The condos, which will be delivered finished with Sub-Zero and Wolf appliances, will be limited to rentals of at least three-months — which means short-term rentals won’t be allowed. The building will include a rooftop swimming pool and cabanas, a fitness center, co-working space, and a cafe/restaurant.

Ocean Land could break ground on Sixth & Rio in the first or second quarter of next year and complete the building within 20 months of groundbreaking, Roy said.

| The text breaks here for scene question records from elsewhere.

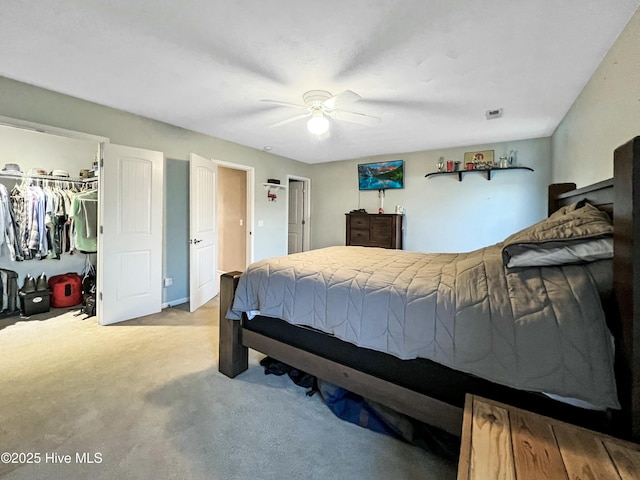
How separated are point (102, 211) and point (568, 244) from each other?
3.78 metres

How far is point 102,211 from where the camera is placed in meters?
2.90

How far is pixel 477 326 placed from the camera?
1119 millimetres

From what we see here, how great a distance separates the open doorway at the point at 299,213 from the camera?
608 centimetres

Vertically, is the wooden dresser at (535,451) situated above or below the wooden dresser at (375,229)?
below


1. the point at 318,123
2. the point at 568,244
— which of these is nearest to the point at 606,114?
the point at 568,244

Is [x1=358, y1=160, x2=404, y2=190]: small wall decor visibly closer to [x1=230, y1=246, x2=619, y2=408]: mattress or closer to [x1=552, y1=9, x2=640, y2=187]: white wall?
[x1=552, y1=9, x2=640, y2=187]: white wall

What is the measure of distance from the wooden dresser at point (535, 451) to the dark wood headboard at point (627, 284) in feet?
0.41

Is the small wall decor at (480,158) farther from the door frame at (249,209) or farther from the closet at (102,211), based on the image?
the closet at (102,211)

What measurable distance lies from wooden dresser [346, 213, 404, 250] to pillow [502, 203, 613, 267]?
11.4ft

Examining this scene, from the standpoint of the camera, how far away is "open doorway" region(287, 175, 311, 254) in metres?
6.08

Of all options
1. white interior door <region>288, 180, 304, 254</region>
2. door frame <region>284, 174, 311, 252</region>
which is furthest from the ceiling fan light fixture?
white interior door <region>288, 180, 304, 254</region>

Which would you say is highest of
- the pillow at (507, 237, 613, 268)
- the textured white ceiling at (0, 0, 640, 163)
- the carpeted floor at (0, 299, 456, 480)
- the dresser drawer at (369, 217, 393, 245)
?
the textured white ceiling at (0, 0, 640, 163)

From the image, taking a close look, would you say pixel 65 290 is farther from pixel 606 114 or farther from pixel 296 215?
pixel 606 114

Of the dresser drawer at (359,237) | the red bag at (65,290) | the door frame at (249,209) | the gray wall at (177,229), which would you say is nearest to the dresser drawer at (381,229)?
the dresser drawer at (359,237)
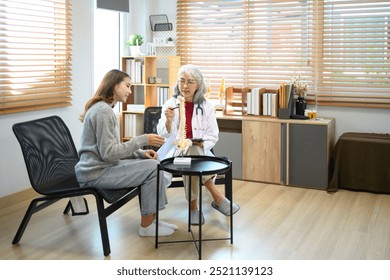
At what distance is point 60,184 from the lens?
12.0 feet

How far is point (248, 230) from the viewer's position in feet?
12.5

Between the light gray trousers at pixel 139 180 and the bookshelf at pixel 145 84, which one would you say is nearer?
the light gray trousers at pixel 139 180

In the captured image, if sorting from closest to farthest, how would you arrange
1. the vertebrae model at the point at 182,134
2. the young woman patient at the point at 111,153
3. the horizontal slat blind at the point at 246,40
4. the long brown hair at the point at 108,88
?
1. the young woman patient at the point at 111,153
2. the long brown hair at the point at 108,88
3. the vertebrae model at the point at 182,134
4. the horizontal slat blind at the point at 246,40

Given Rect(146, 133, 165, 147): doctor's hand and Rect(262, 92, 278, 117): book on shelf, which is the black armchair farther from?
Rect(262, 92, 278, 117): book on shelf

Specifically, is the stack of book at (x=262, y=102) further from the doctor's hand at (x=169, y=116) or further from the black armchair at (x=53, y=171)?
the black armchair at (x=53, y=171)

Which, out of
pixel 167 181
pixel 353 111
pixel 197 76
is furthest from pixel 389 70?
pixel 167 181

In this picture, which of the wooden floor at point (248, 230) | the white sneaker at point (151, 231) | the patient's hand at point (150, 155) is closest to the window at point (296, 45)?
the wooden floor at point (248, 230)

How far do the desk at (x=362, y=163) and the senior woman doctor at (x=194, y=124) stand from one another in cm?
128

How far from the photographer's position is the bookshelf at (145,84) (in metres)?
5.73

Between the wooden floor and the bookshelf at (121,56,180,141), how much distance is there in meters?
1.28

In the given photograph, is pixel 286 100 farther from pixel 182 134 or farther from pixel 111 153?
pixel 111 153

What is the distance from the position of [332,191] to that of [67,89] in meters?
2.66

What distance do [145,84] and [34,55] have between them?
1.40 m

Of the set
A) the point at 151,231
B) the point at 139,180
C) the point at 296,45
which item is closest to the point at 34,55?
the point at 139,180
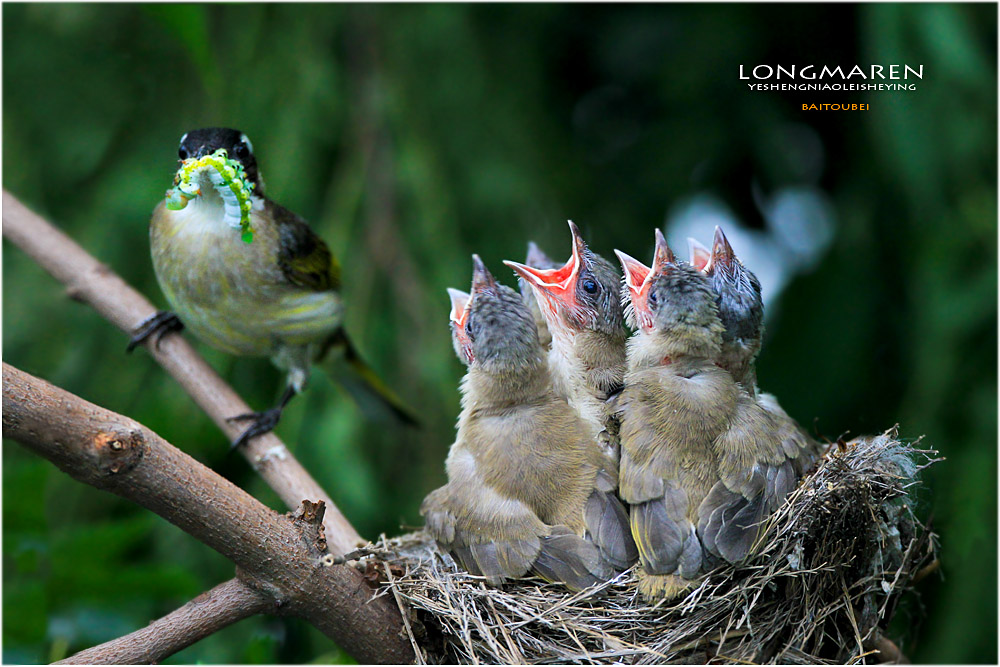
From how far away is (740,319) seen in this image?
7.36ft

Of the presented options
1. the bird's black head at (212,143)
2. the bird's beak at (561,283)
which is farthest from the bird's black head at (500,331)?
the bird's black head at (212,143)

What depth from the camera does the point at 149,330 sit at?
2580 millimetres

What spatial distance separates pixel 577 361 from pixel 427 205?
1.02 meters

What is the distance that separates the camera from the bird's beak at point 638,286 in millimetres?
2273

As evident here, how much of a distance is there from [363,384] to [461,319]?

Ocean Land paid $11.3 million for the former Edgewater House condo in July of last year and later demolished the building. Trammell Crow was previously in contract to buy the site but failed to secure approval for a much taller, 21-story tower, on the property. It’s across the water from Icon Las Olas, the Related Group’s luxury rental tower.

Though few new projects have been completed in Rio Vista, developers have been targeting downtown Fort Lauderdale. More than 40 projects with 15,000 condos and rental units are in the works downtown, adding to thousands of others that have been built over the past several years.

Between 2015 and 2018, Ocean Land completed boutique residential projects AquaBlu, AquaVue, AquaMar, AquaLuna and AquaVita. The firm also developed Trump Hollywood with Related Group in 2007, and the Ritz-Carlton Residences Singer Island, a 242-unit condominium with two 27-story towers in Riviera Beach.